= Genome-based peptide fingerprint scanning =

System in bioinformatics analysis

Genome-based peptide fingerprint scanning (GFS) is a system in bioinformatics analysis that attempts to identify the genomic origin (that is, what species they come from) of sample proteins by scanning their peptide-mass fingerprint against the theoretical translation and proteolytic digest of an entire genome. This method is an improvement from previous methods because it compares the peptide fingerprints to an entire genome instead of comparing it to an already annotated genome. This improvement has the potential to improve genome annotation and identify proteins with incorrect or missing annotations.

== History and background ==
GFS was designed by Michael C. Giddings (University of North Carolina, Chapel Hill) et al., and released in 2003. Giddings expanded the algorithms for GFS from earlier ideas. Two papers were published in 1993 explaining the techniques used to identify proteins in sequence databases. These methods determined the mass of peptides using mass spectrometry, and then used the mass to search protein databases to identify the proteins In 1999 a more complex program was released called Mascot that integrated three types of protein/database searches: peptide molecular weights, tandem mass spectrometry from one or more peptide, and combination mass data with amino acid sequence. The fallback with this widely used program is that it is unable to detect alternative splice sites that are not currently annotated, and it not usually able to find proteins that have not been annotated. Giddings built upon these sources to create GFS which would compare peptide mass data to entire genomes to identify the proteins. Giddings system is able to find new annotations of genes that have not been found, such as undocumented genes and undocumented alternative splice sites.

==Research examples==
In 2012 research was published where genes and proteins were found in a model organism that could not have been found without GFS because they had not been previously annotated. The planarian Schmidtea mediterranea has been used in research for over 100 years. This planarian is capable of regenerating missing body parts and is therefore emerging as potential model organism for stem cell research. Planarians are covered in mucus which aids in locomotion, in protecting them from predation, and in helping their immune system. The genome of Schmidtea mediterranea is sequenced but mostly un-annotated making it a prime candidate for genome-based peptide fingerprint scanning. When the proteins were analyzed with GFS 1,604 proteins were identified. These proteins had mostly not been annotated before they were found with GFS They were also able to find the mucous subproteome (all the genes associated with mucus production). They found that this proteome was conserved in the sister species Schmidtea mansoni. The mucous subproteome is so conserved that 119 orthologs of planarians are found in humans. Due to the similarity in these genes the planarian can now be used as a model to study mucous protein function in humans. This is relevant for infections and diseases related to mucous aberrancies such as cystic fibrosis, asthma, and other lung diseases. These genes could not have been found without GFS because they had not been previously annotated.
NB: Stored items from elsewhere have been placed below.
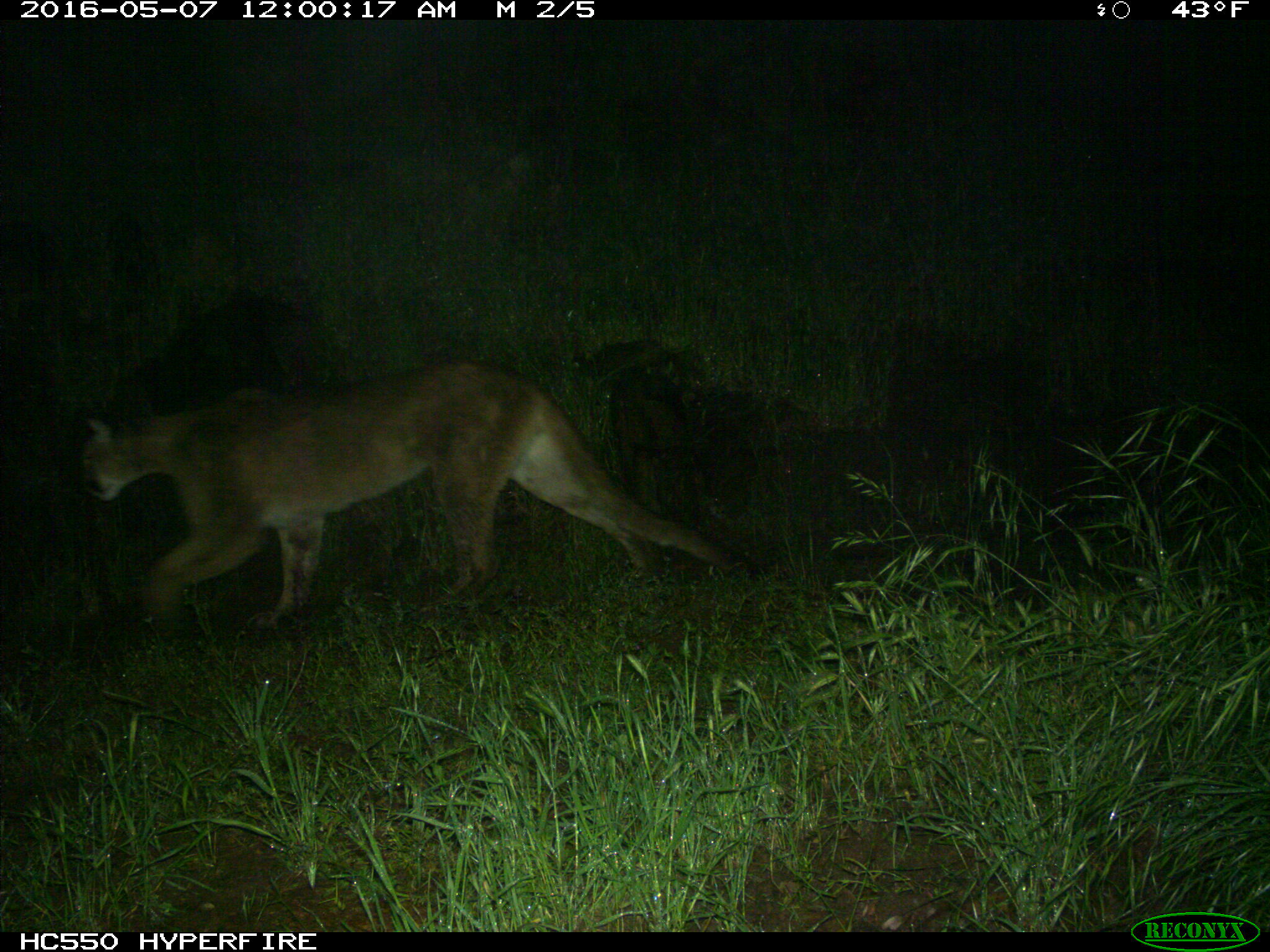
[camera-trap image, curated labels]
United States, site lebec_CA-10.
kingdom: Animalia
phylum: Chordata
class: Mammalia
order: Carnivora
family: Felidae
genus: Puma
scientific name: Puma concolor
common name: mountain lion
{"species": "Puma concolor (mountain lion)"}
In February 2013, proteogenomic mapping research was done with ENCODE to identify translational regions in the human genome. They applied peptide fingerprint scanning and MASCOT to the protein data to find regions that may not have been previously annotated as translated in the human genome. This search against the whole genome revealed that approximately 4% of unique peptide that they found were outside of previously annotated regions. Also the comparison of the whole genome revealed 15% more hits than from a protein database search (such as MASCOT) alone. GFS can be used as a complementary method for annotation due to the fact that you can find new genes or splice sites that have not been annotated before. However it is important to remember that the whole genome approach used by GFS can be less sensitive than programs that look only at annotated regions.